Exercises:
a: Copy the section of the Vermont immunization bill report that begins at the words "Supporters of the" and stops after "for their child.".
b: According to the Vermont immunization bill report, what are the three exemptions to the state's mandatory childhood immunization law?
c: Continue the report on Vermont's immunization bill from where it stops.

Text provided:
(Host) The Vermont House is expected to debate legislation that’s designed to increase Vermont’s childhood immunization rates in the near future.
The House bill leaves the philosophical exemption in place and House Speaker Shap Smith says the proposal is a good first step to help educate the public about the issue.
VPR’s Bob Kinzel reports:
(Kinzel) The immunization bill has provoked more emotion and debate than almost any other piece of legislation this session. According to the state Health Department, Vermont has one of the lowest rates for the full battery of childhood immunizations.
There are three exemptions to the state’s mandatory childhood immunization law; for medical reasons, for religious beliefs and on philosophical grounds.
On a strong vote, the Senate eliminated the philosophical exemption, but things changed dramatically when the House took up the bill.
Supporters of the exemption argued that the Health Department’s statistics didn’t take into consideration all the children who are partially immunized and they framed the issue as a parent’s right to determine what’s best for their child.
Late last week, the House Health Care committee put the exemption back in the bill, supported a 40 thousand dollar public education program, and asked all schools to disclose their immunization rates.

Spatial grounding data:
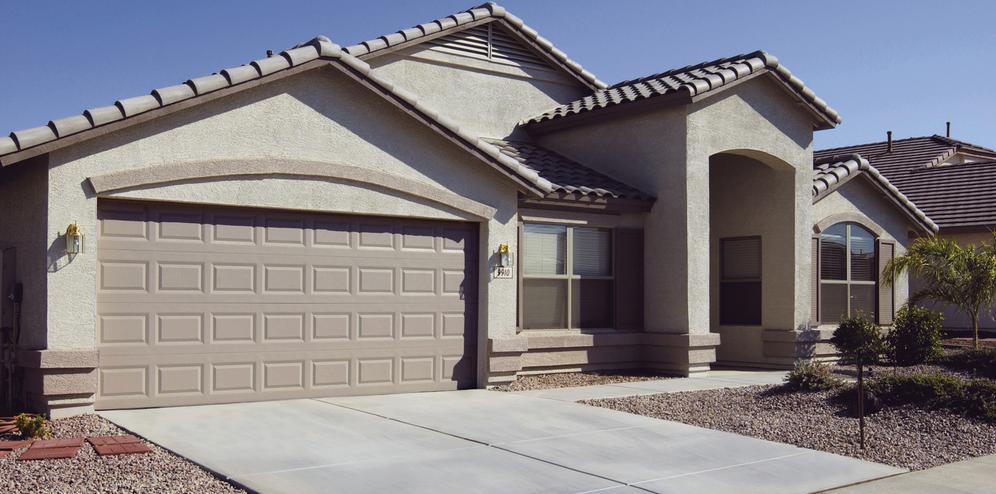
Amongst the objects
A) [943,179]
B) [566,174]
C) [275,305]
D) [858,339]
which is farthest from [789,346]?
[943,179]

Written responses:
a:
Supporters of the exemption argued that the Health Department’s statistics didn’t take into consideration all the children who are partially immunized and they framed the issue as a parent’s right to determine what’s best for their child.

b: Medical reasons, religious beliefs, and philosophical grounds.

c:
Lincoln Rep. Michael Fisher is the chairman of the committee. He was hoping for a stronger bill:
(Fisher) "The committee is clearly not with me. And I’m going to support the committee process to take the steps that are available to us to do what we can to educate the public to make resources available to the Department of Health to target communities that have lower vaccination rates."
(Kinzel) House Speaker Shap Smith says he supports the committee’s approach because he’s not sure that eliminating the exemption would necessarily be effective:
(Smith) "I think we ought to be trying to increase the vaccination rates but the question is if by removing the philosophical exemption are we going to do that ? Are people going to just move into the religious exemption instead? Are they going to pull their kids out of school? There are different ways to approach the same goal."
(Kinzel) It’s possible that backers of the plan to eliminate the philosophical exemption will try to amend the bill when it comes up for debate on the House floor.
For VPR News, I’m Bob Kinzel in Montpelier.